The astonishment, the terror, of the commander can be comprehended. In these words, he saw a divine revelation; he thought he heard the voice of the Lord commanding this expiation, and, contrary to the prediction of the Bohemian, believed that the anger of Heaven had decreed himself to be the victim which should fall under the blows of Pog.
Finally, in accepting the combat, he assured the rescue of Reine des Anbiez; he would return a daughter to her father, and prisoners to their weeping families,—a last proof that divine justice desired to strike him alone, since it offered him the means of repairing the evils his crime had called down upon his own.

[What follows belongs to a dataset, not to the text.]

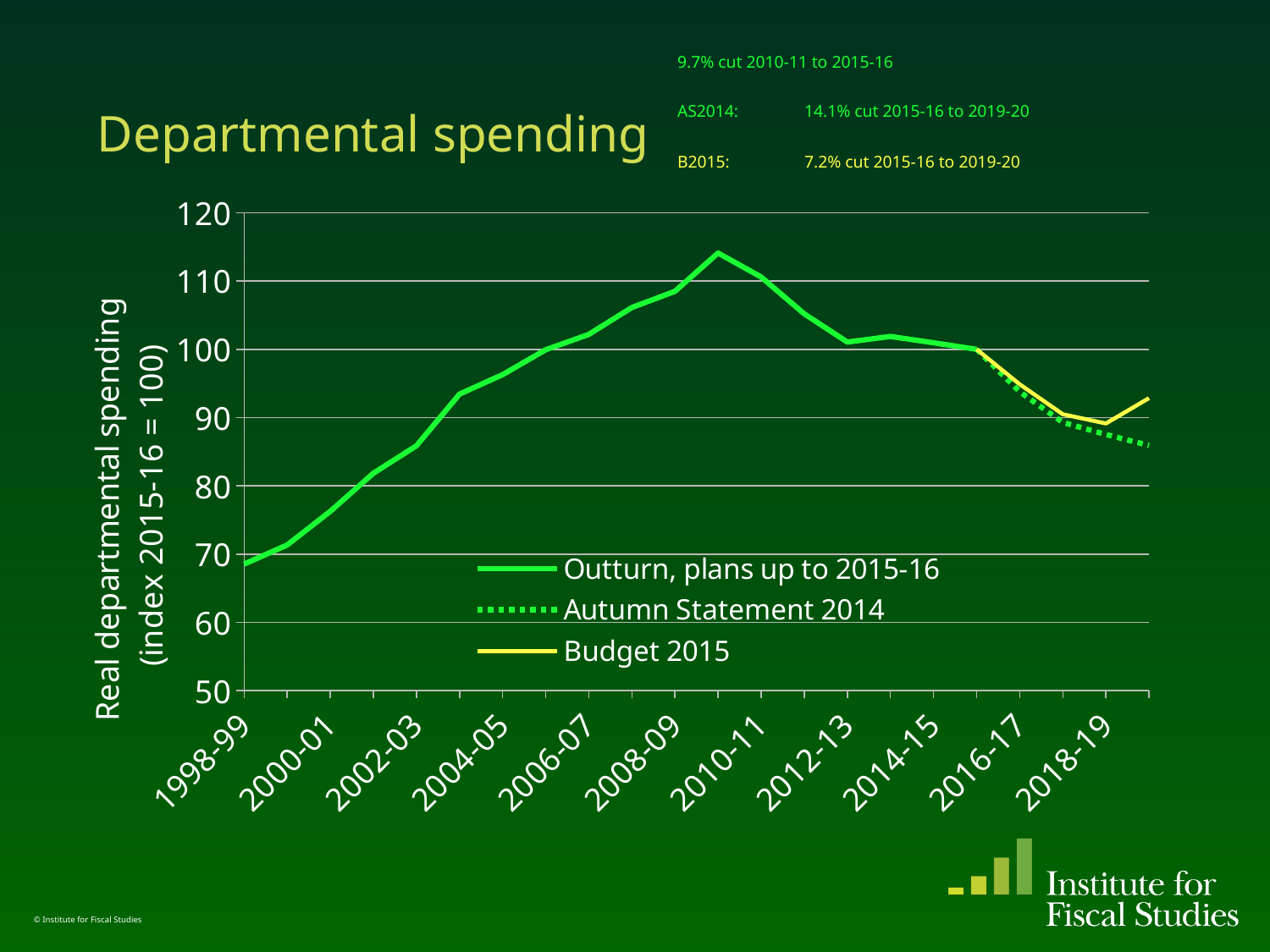
At 2019-20, which series is higher: Budget 2015 or Autumn Statement 2014? Budget 2015 Is the value for 1998-99 greater or less than 70? less What is the index value of real departmental spending in 2015-16? 100 Is the value for 2002-03 greater or less than 90? less Is the Autumn Statement 2014 value for 2019-20 greater or less than 90? less In which year does the 'Outturn, plans up to 2015-16' line reach its highest value? 2009-10 What kind of chart is shown on the slide? Line chart In which year is the 'Outturn, plans up to 2015-16' line at its lowest value? 1998-99 Does real departmental spending rise or fall between 1998-99 and 2010-11? Rise How many series does the legend list? 3 According to the annotation on the slide, what cut does B2015 imply from 2015-16 to 2019-20? 7.2% cut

When we reflect that the constant remorse of Pierre des Anbiez, while it did not impair his reason, had predisposed him to a sort of religious fatalism by no means orthodox, but calculated to make a deep impression upon his earnest and gloomy nature, we may comprehend the crushing effect produced on him by the language of Hadji.
After a moment’s silence, he said to the Bohemian,
“Go up on deck, I will give you my orders.”
Then he sent for the overseer, and commanded him to conduct Hadji on deck, to watch over him, and to take him under his protection.
CHAPTER XL. THE CHALLENGE
The commander sent for the chaplain of the black galley to descend into his chamber. While Pierre des Anbiez confessed his sins,—with the exception of the murder reserved for the great act of penitence of the order,—and received absolution, the Bohemian went up on deck. The first person whom he met there was the captain of the Holy Terror to the Moors, by the Grace of God.
Hadji, affecting an easy and impertinent familiarity, approached Luquin Trinquetaille and said to him: “Who would have believed, my boy, that we would see each other again here, when that pretty girl enraged you so much by giving me flame-coloured ribbons at Maison-Forte?”